M. Ahmadinejad doit quitter Téhéran dimanche pour les États-Unis, où il participe à l'Assemblée Générale des Nations Unies (AGNU) qui s'ouvre la semaine prochaine à New York (nord-est).
Le président américain George Bush a dit comprendre jeudi la décision prise la veille par les autorités de la ville de refuser au dirigeant iranien une visite à l'emplacement où se dressaient les tours du World Trade Center (WTC) à Manhattan.
«Je peux comprendre pourquoi (la police) n'aimerait pas voir descendre sur le site quelqu'un qui dirige un (..) État qui parraine la terreur», a dit M. Bush au cours d'une conférence de presse à la Maison-Blanche.
Cette opinion semblait largement partagée dans la population. La presse populaire new-yorkaise consacrait jeudi des Unes virulentes au dirigeant iranien. «Si vous pensez mettre ne serait-ce qu'un pied à Ground Zero, vous pouvez... aller au diable», titrait le Daily News, publiant une photo du leader iranien barrée du signe de stationnement interdit et accompagnée de la mention: «notre message au fou iranien».

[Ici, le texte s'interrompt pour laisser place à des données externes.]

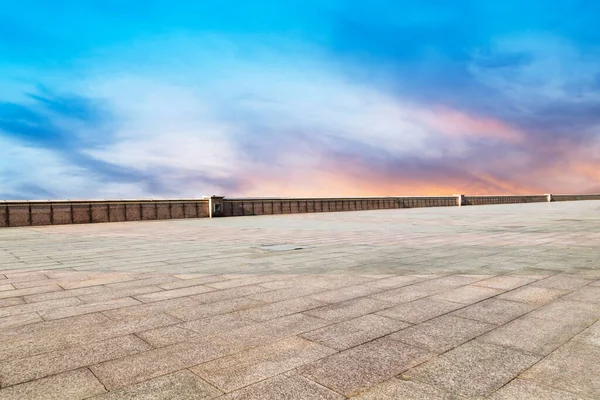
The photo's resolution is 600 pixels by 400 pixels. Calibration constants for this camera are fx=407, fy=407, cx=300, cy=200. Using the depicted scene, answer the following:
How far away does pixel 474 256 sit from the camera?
8.25m

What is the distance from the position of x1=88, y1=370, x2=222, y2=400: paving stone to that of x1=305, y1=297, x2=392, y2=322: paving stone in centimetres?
174

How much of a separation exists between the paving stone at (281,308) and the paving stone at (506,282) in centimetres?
253

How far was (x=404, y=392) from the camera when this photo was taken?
104 inches

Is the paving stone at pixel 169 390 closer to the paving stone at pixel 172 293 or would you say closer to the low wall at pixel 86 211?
Result: the paving stone at pixel 172 293

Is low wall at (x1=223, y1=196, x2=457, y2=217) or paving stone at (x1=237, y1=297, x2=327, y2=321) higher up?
low wall at (x1=223, y1=196, x2=457, y2=217)

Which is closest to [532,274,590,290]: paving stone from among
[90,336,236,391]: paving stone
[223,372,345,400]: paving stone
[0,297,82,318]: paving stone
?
[223,372,345,400]: paving stone

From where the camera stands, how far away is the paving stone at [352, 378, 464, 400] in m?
2.57

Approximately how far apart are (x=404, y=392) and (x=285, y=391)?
2.53 ft

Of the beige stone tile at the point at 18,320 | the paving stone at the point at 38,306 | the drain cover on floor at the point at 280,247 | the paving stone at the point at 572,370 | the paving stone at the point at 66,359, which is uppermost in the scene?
the drain cover on floor at the point at 280,247

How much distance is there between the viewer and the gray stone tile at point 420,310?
4.22 meters

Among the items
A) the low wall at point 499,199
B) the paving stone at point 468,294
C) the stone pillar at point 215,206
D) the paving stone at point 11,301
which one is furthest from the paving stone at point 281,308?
the low wall at point 499,199

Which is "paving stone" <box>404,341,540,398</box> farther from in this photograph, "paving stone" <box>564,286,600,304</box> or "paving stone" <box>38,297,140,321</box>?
"paving stone" <box>38,297,140,321</box>

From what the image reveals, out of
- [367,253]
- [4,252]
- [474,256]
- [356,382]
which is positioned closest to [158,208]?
[4,252]

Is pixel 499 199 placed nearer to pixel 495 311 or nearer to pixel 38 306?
pixel 495 311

Le New York Post évoquait pour sa part la «tempête de réactions furieuses provoquée par la requête outrageuse de l'homme qui a aidé les terroristes irakiens à tuer des GI's».
Certains politiciens, comme le républicain Mitt Romney, candidat à la présidentielle, ont même jugé que les États-Unis n'auraient pas dû lui octroyer de visa.

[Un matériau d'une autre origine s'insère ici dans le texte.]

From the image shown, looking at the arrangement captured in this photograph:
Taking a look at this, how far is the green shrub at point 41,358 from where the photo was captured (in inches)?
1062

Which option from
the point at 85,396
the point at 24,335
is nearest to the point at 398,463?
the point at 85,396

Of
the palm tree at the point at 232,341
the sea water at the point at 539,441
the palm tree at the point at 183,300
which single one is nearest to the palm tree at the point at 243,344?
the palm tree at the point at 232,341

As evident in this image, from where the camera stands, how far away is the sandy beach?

Avant son intervention prévue mardi à l'ONU --quelques heures après M. Bush-- le dirigeant iranien doit participer lundi à un forum à l'Université de Columbia au nord ouest de Manhattan.

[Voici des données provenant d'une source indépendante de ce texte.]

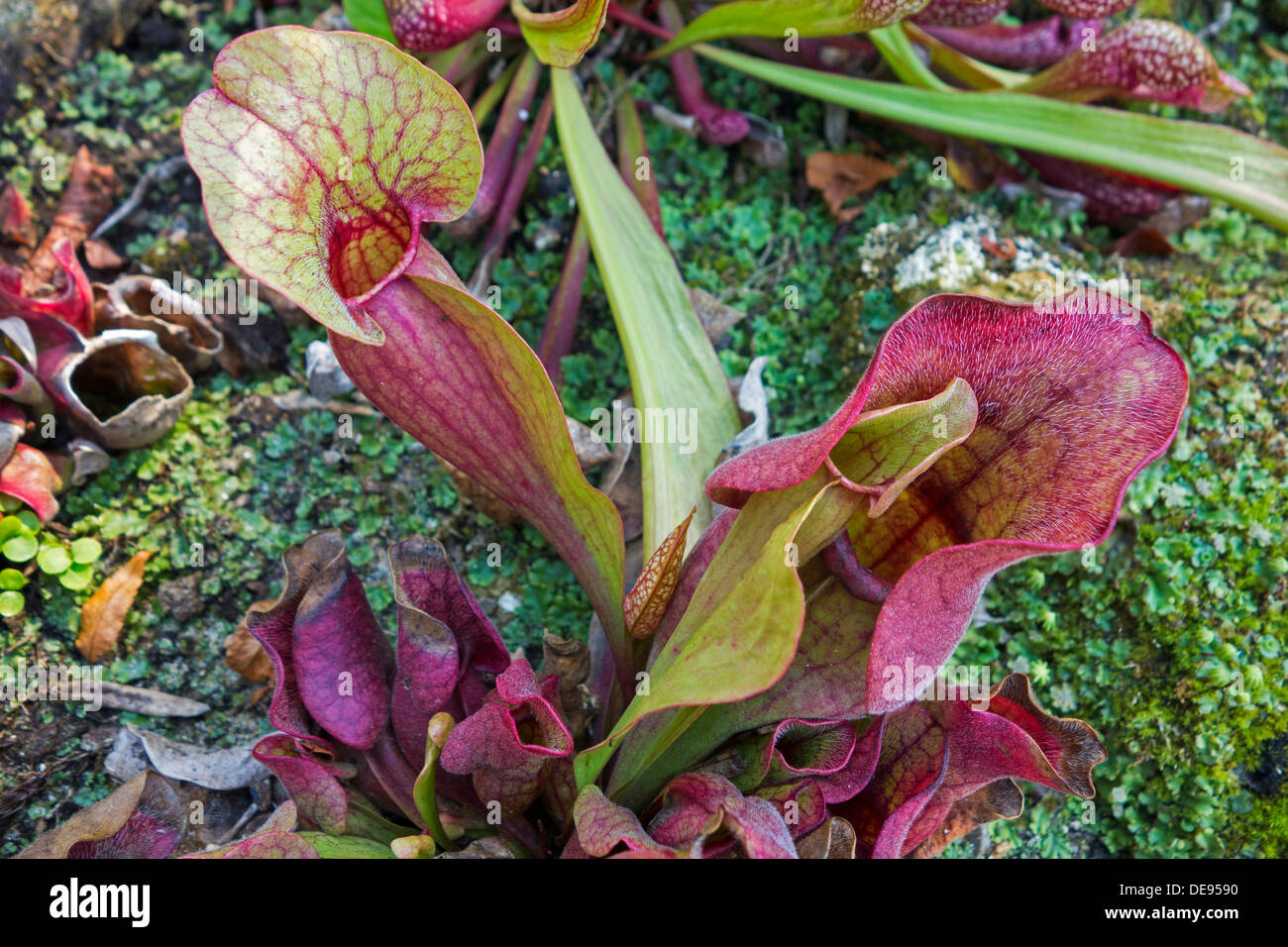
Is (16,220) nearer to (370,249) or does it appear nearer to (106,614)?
(106,614)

Organisée par l'Institut d'études internationales --un département de l'Université--, cette intervention s'inscrit dans le cadre de débats organisés régulièrement depuis 2002, selon un communiqué du président de l'Université, M. Lee Bollinger.
Une élue démocrate du Conseil Municipal de New York, Christine Quinn, a envoyé une lettre à M. Bollinger pour lui demander d'annuler cette invitation.
Sur le site «worldleaders.columbia.edu» il est possible de voir que M. Ahmadinejad, est au programme de 13H30 à 14H30 lundi, mais que les inscriptions sont closes et que les personnes ne figurant pas sur la liste ne seront pas admises «pour raisons de sécurité».
«Cet événement a été préparé par l'Institut d'études internationales, qui a été en contact avec la mission iranienne aux Nations Unies. Il s'inscrit dans le Forum annuel des dirigeants mondiaux organisé par l'Université», précise le communiqué. La présidente du Chili Michelle Bachelet doit intervenir le même jour.
M. Bollinger souligne que l'Université a posé des conditions et qu'aucune question «délicate» ne sera évitée, des positions iraniennes sur l'État d'Israël aux ambitions nucléaires de l'Iran, insiste-t-il.
«Le fait qu'un tel forum ne soit pas possible sur un campus universitaire en Iran aujourd'hui rend encore plus important ce que nous faisons ici. La foi en la liberté reste l'arme la plus puissante de notre nation contre les régimes répressifs», conclut le responsable.